Disability & Stigmatization

Disability & Stigmatization


Any type of impairment between the mind and body which can cause problems while dealing with daily activities is known as a disability. Disability can either be physical something that can be seen or psychological and go unobserved. Moreover, each person suffering from disabilities, even the same one, and has different needs. Hence, disabilities are categorized into distinct groups to understand and treat them better.

Physical and Mental Disabilities are the two major classifications of disabilities. There are three further divisions of Mental Disabilities -Mental retardation(Mild MR, Moderate MR, etc.), Learning disability(Dyslexia, ADHD, etc.), and Mental disorders(Depression, Bipolar disorder, etc.). Mental retardation signals the limited functions of the brain with an IQ of 70, whereas a learning disability indicates difficulties with reading, writing, maths, reasoning, listening, and speaking. Mental Retardation relates to intelligence whereas, learning disabilities associates with the way they observe and perceive information differently than others. Lastly, mental disorders affect a person's mood, behavior causing emotional and behavioral problems.

On the other side, physical disability is a long-term condition, affecting the body's physical mobility, stamina, skill, etc. Since it affects normal body movement, doing daily activities is harder. Cerebral Palsy, Spina Bifida, Epilepsy are a few common physical disabilities affecting people.
These disabilities create a barrier between disabled people and society, as it's considered a disease, dependence, and helplessness. The negative beliefs that roam around disabled people prevent them from participating in societal events. The number of stigmas associated affects not only them but also their relations with people.

Stigmas related to disabilities:
● Disabled people have the stereotype of weakness and vulnerability surrounding them. If they have one type of disability, then they are prone to others too. For example, a person with speech impairment may also have a mental disability.
● Being socially avoided is also another stigma. Friends and family get distant, and strangers avoid giving eye contact, making it hard for disabled people to participate in social events.
● People with disabilities get denied when applying for jobs, housing, or any new opportunities due to discrimination associated with disabilities. Direct Discrimination occurs by treating disabled people less than they are. This discrimination occurs even after laws present for them. Moreover, costs for healthcare are high, and due to the low job and education opportunities, paying for healthcare is tough.
● Disabled people are either coddled and overprotected or blamed for their disabilities and using them for unfair benefits. Harassment is also a common thing occurring to disabled people. They feel humiliated when their peers call them names and insult them due to their disabilities.
● Entertainment and education centers and other organizations don't make the proper adjustments for disabled people to enjoy the services. For example, disabled people don't have easy access to the washrooms they require.
● After some time, disabled people start accepting the stigma and negative beliefs. This internalization of stigma makes them embarrassed and ashamed of their disabilities.
● Hate crimes, sexual and physical violence is prone to occur with disabled people more than ordinary people, especially women. Furthermore, victimization and bad behavior occur when they strive to stand up for themselves.
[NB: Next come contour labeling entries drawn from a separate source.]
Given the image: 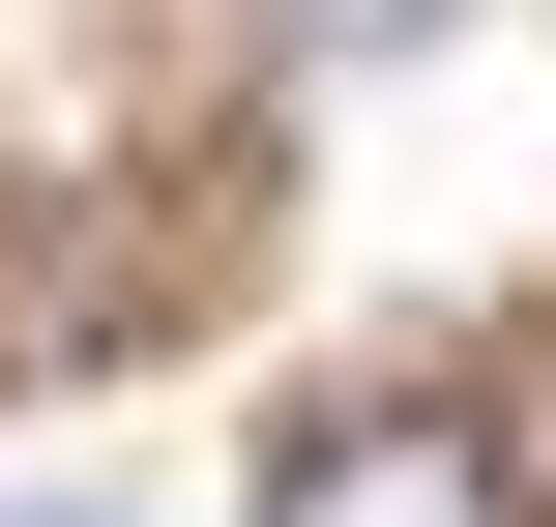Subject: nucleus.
I'll list each match as a JSON object with an SVG mask.
<instances>
[{
    "instance_id": "1",
    "label": "nucleus",
    "mask_w": 556,
    "mask_h": 527,
    "mask_svg": "<svg viewBox=\"0 0 556 527\" xmlns=\"http://www.w3.org/2000/svg\"><path fill=\"white\" fill-rule=\"evenodd\" d=\"M264 527H528V440L410 381V411H323V440L264 469Z\"/></svg>"
},
{
    "instance_id": "2",
    "label": "nucleus",
    "mask_w": 556,
    "mask_h": 527,
    "mask_svg": "<svg viewBox=\"0 0 556 527\" xmlns=\"http://www.w3.org/2000/svg\"><path fill=\"white\" fill-rule=\"evenodd\" d=\"M293 29H323V59H381V29H440V0H293Z\"/></svg>"
}]
</instances>
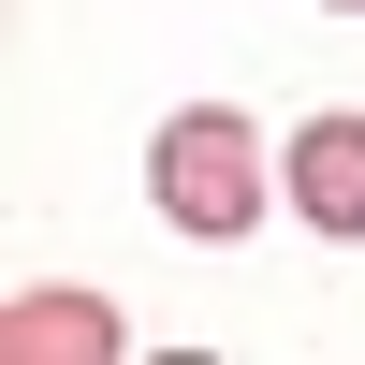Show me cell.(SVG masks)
<instances>
[{
    "label": "cell",
    "instance_id": "obj_2",
    "mask_svg": "<svg viewBox=\"0 0 365 365\" xmlns=\"http://www.w3.org/2000/svg\"><path fill=\"white\" fill-rule=\"evenodd\" d=\"M278 205H292L307 234H336V249L365 234V117H351V103H322L307 132L278 146Z\"/></svg>",
    "mask_w": 365,
    "mask_h": 365
},
{
    "label": "cell",
    "instance_id": "obj_1",
    "mask_svg": "<svg viewBox=\"0 0 365 365\" xmlns=\"http://www.w3.org/2000/svg\"><path fill=\"white\" fill-rule=\"evenodd\" d=\"M263 175H278V161H263V132L234 103H175L161 146H146V205H161L190 249H234V234L263 220Z\"/></svg>",
    "mask_w": 365,
    "mask_h": 365
},
{
    "label": "cell",
    "instance_id": "obj_3",
    "mask_svg": "<svg viewBox=\"0 0 365 365\" xmlns=\"http://www.w3.org/2000/svg\"><path fill=\"white\" fill-rule=\"evenodd\" d=\"M0 351L15 365H117L132 322H117L103 292H15V307H0Z\"/></svg>",
    "mask_w": 365,
    "mask_h": 365
},
{
    "label": "cell",
    "instance_id": "obj_4",
    "mask_svg": "<svg viewBox=\"0 0 365 365\" xmlns=\"http://www.w3.org/2000/svg\"><path fill=\"white\" fill-rule=\"evenodd\" d=\"M336 15H365V0H336Z\"/></svg>",
    "mask_w": 365,
    "mask_h": 365
}]
</instances>
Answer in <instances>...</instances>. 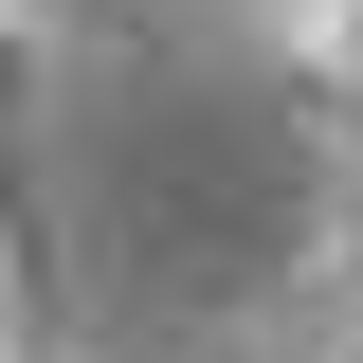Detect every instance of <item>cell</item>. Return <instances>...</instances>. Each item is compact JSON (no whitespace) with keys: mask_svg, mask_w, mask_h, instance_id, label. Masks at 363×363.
<instances>
[{"mask_svg":"<svg viewBox=\"0 0 363 363\" xmlns=\"http://www.w3.org/2000/svg\"><path fill=\"white\" fill-rule=\"evenodd\" d=\"M0 363H363L345 0H0Z\"/></svg>","mask_w":363,"mask_h":363,"instance_id":"cell-1","label":"cell"},{"mask_svg":"<svg viewBox=\"0 0 363 363\" xmlns=\"http://www.w3.org/2000/svg\"><path fill=\"white\" fill-rule=\"evenodd\" d=\"M345 37H363V0H345Z\"/></svg>","mask_w":363,"mask_h":363,"instance_id":"cell-2","label":"cell"}]
</instances>
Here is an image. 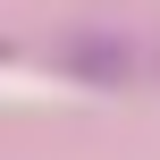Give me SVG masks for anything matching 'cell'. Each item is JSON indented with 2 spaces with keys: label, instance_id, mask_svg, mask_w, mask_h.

Instead of believing such stigmas, one can respectfully hold conversations with disabled people in ordinary language. If they're sitting or in a wheelchair, talk to them at eye level, not in a position where they have to strain their neck. Do not assume what they need; ask them what they want and respect their space. Furthermore, when going out, make sure the building has the accessibility of the services so disabled people can move independently. Try to introduce them to people who could help them in certain ways through mutual experience.